配信になったからこそ、舞台を見たことがない方々に


「聖石の追憶」の続編となる今回は、原作エピソード「獅子王の進撃編」を舞台版として新解釈、再構成し、「不惑の双刀編」「不憎の呪術編」という展開の異なる2種の公演(2ルート)を回替わりで披露している。

“絶対正義”を掲げるバベル大陸の宗主国・ノーザンブライド。“ロードマスター”が率いるその聖教騎士団と、“獅子王”オライオンが率いる侵略国・グリードダイクの激突を描いた物語。役者たちの熱演がキャラクター性を際立たせ、舞台版“ダガタメ”の世界を見せてくれる。

「役者には脚本から感じたことを出し、キャラに寄せなくていいと言っています。そのほうが絶対魅力的になるし、それが舞台のいいところだと思います」(今泉潤)


「人間のドラマに迫るような、心をえぐられるようなセリフ回し。今回はそういうところに力を入れています。そして、殺陣はいつも通り頑張っています! 見たことがない人はびっくりすると思いますよ。どちらのルートもすごいので、ぜひ両公演見てほしいですね」(今泉)

その言葉通り、全編通して披露される殺陣は圧巻だ。巨大戦斧、槍、双刀などさまざまな武器での剣戟(けんげき)が繰り広げられ、原作衣装に身を包んでのアクションは迫力があり、かつスタイリッシュ。男性キャスト陣の2.5次元ならではの格好良さ、女性キャスト陣のセクシーなスタイルにも目を奪われるところだろう。

魔槍を振るう聖教騎士団・クダンシュタイン(橘龍丸)。“絶対正義”を掲げる主人公だが、その心には闇を抱えている


物語は主演である聖教騎士団・クダンシュタイン(橘龍丸)のある行動によって結末を迎えるが、エピソードはさらに続いていく。

カーテンコールでは、橘が「このような形になりましたが、皆さまの前で思いっきりお芝居ができる。われわれとしてはこれほどありがたいことはありません」と感謝を込めてあいさつ。
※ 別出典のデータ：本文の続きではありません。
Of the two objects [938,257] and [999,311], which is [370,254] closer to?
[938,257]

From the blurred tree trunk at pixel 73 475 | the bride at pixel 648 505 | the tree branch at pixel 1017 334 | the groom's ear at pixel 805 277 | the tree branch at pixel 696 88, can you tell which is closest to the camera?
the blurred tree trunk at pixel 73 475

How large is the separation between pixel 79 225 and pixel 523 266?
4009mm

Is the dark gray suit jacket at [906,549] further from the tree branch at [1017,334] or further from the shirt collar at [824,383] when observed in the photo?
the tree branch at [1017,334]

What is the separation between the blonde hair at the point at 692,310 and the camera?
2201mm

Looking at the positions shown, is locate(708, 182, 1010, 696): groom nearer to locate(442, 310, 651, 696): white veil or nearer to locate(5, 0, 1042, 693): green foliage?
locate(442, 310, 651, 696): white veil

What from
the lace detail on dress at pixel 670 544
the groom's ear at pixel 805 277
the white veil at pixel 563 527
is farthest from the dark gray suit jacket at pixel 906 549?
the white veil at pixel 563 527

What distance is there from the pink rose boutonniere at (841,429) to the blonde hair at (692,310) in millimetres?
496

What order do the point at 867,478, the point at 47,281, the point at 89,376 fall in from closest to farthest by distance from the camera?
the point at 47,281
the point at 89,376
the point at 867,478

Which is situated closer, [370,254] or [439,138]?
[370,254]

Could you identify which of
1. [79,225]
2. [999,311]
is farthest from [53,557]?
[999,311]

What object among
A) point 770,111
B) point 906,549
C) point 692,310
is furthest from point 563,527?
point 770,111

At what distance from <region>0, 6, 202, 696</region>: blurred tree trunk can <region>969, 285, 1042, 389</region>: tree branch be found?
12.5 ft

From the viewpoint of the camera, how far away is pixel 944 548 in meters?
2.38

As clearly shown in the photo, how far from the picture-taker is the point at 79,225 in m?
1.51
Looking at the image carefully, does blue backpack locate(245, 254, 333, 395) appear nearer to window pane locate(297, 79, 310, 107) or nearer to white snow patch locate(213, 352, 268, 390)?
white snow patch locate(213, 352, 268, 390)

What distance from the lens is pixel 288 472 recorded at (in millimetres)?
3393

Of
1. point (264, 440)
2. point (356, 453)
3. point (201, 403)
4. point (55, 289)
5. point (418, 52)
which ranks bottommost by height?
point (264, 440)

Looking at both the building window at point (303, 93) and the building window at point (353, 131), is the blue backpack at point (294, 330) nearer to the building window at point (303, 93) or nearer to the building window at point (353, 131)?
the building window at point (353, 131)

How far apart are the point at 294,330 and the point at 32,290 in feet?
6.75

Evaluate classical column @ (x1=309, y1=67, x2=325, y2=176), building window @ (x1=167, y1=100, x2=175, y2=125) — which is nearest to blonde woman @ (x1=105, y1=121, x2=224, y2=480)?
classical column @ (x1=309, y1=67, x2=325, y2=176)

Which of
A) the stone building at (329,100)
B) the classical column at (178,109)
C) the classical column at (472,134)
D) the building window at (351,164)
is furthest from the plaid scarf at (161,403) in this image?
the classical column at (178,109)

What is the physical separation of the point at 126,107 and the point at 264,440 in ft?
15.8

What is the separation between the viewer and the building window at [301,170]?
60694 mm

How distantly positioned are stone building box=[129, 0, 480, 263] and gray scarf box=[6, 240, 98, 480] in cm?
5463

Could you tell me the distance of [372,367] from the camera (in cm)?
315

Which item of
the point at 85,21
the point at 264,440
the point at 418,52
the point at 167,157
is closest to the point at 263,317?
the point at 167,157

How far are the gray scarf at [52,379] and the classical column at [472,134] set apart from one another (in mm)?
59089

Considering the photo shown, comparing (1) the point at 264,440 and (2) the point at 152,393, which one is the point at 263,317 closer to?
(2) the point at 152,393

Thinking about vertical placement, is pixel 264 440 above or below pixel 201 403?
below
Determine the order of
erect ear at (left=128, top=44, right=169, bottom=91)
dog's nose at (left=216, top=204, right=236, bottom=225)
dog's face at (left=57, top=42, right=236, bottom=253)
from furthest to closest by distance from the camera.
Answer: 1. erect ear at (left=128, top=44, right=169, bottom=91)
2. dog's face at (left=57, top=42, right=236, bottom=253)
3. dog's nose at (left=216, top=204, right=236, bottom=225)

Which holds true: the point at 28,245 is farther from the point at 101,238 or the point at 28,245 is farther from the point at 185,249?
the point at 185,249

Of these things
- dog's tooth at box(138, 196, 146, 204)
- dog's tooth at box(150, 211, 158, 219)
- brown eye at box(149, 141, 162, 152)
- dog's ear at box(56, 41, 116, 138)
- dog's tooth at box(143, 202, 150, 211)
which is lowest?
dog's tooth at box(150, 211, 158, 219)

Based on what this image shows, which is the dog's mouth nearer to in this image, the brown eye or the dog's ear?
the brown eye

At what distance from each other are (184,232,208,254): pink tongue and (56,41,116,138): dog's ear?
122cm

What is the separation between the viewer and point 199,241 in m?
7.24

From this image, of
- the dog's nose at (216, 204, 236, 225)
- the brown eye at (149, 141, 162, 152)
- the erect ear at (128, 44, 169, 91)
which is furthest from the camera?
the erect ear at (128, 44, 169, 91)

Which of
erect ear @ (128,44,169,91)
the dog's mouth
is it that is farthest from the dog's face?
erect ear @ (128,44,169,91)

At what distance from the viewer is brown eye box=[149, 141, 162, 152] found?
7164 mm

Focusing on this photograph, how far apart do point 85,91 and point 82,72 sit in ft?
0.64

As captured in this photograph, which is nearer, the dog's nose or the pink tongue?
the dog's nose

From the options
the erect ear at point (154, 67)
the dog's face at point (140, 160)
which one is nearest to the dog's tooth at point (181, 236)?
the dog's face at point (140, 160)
「カンパニー一丸となって皆さまにすてきな舞台をお届けできるように頑張ります。今回こうした配信という形になりましたので、周りに舞台をあまり見たことがないというお友達、ご家族がいましたら、一緒に見て、楽しく鑑賞していただけたら幸いです」とメッセージを送り、初日公演の幕を閉じた。

「舞台版 誰ガ為のアルケミスト ~聖ガ剣、十ノ戒~」は3月22日(日)まで、全9公演(「不惑の双刀編」5公演/「不憎の呪術編」4公演)を上演。公演は「ニコニコ生放送」にて電子チケット制で生配信される。